#### PASSAGE PROVIDED:
········

During that visit, our cow Nutmeg went into labor around 6 am one morning. Caleb excitedly woke us all and the 11 of us lined the fence expectantly. After an hour of pushing and us being fairly certain that things were not as they should be, we sent the kids, who were pretty bored by this time, off to have breakfast.
After a very long, excruciating process of Nutmeg pushing and Caleb pulling, the calf was born dead. It had simply been too large for her. Nutmeg was an Irish Dexter, which is a small cow breed, and she really only should have been bred with her own kind or another very small breed. We had our doubts about the size of the bull but decided to roll the dice as breeding our cows is such a headache (really, I cannot overstate what a pain this aspect of farm life is) and our neighbors had brought in a bull they were kindly willing to let us use. Sadly, a couple months later we ended up having to put Nutmeg down as a result of complications from that birth. (If you follow me on Instagram you may remember a [tasteful, I hope] post about a prolapsed rectum and uterus. Yep, that’s a thing and I [lightly] assisted the vet putting it back in place. However, it didn’t last and she couldn’t be saved. Shame on us!! We definitely learned our lesson.)
Last summer was a blur of heartache and loss and hard decisions, and the anticipated arrival of new life seemed like a bright spot – something to look forward to and something to point to and say, “See, there will be life.” But there wasn’t life, not then. That calf’s death was hard for me to reconcile with what I expected and hoped for. I cried all day.
But now, from the place where I stand in my pasture a year later, watching Cocoa lick her little white-faced boy and hearing him nurse with greedy slurps and attempt to frolic on unsteady legs, I realize that as Eclessiastes 3 says, there truly is a time for everything:
a time to be born and a time to die,
a time to weep and a time to laugh,
a time to mourn and a time to dance.

········

#### DATA SECTION:
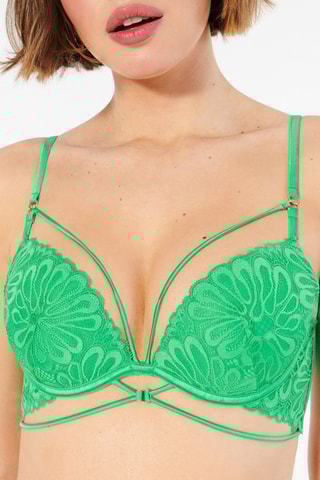$Soutien-gorge push-up Pampaiz - Vert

········

#### TASK OBJECTIVE:
Reproduce the passage above about the calf's birth and Nutmeg word for word, from start to finish.

#### EXPECTED ANSWER:
During that visit, our cow Nutmeg went into labor around 6 am one morning. Caleb excitedly woke us all and the 11 of us lined the fence expectantly. After an hour of pushing and us being fairly certain that things were not as they should be, we sent the kids, who were pretty bored by this time, off to have breakfast.
After a very long, excruciating process of Nutmeg pushing and Caleb pulling, the calf was born dead. It had simply been too large for her. Nutmeg was an Irish Dexter, which is a small cow breed, and she really only should have been bred with her own kind or another very small breed. We had our doubts about the size of the bull but decided to roll the dice as breeding our cows is such a headache (really, I cannot overstate what a pain this aspect of farm life is) and our neighbors had brought in a bull they were kindly willing to let us use. Sadly, a couple months later we ended up having to put Nutmeg down as a result of complications from that birth. (If you follow me on Instagram you may remember a [tasteful, I hope] post about a prolapsed rectum and uterus. Yep, that’s a thing and I [lightly] assisted the vet putting it back in place. However, it didn’t last and she couldn’t be saved. Shame on us!! We definitely learned our lesson.)
Last summer was a blur of heartache and loss and hard decisions, and the anticipated arrival of new life seemed like a bright spot – something to look forward to and something to point to and say, “See, there will be life.” But there wasn’t life, not then. That calf’s death was hard for me to reconcile with what I expected and hoped for. I cried all day.
But now, from the place where I stand in my pasture a year later, watching Cocoa lick her little white-faced boy and hearing him nurse with greedy slurps and attempt to frolic on unsteady legs, I realize that as Eclessiastes 3 says, there truly is a time for everything:
a time to be born and a time to die,
a time to weep and a time to laugh,
a time to mourn and a time to dance.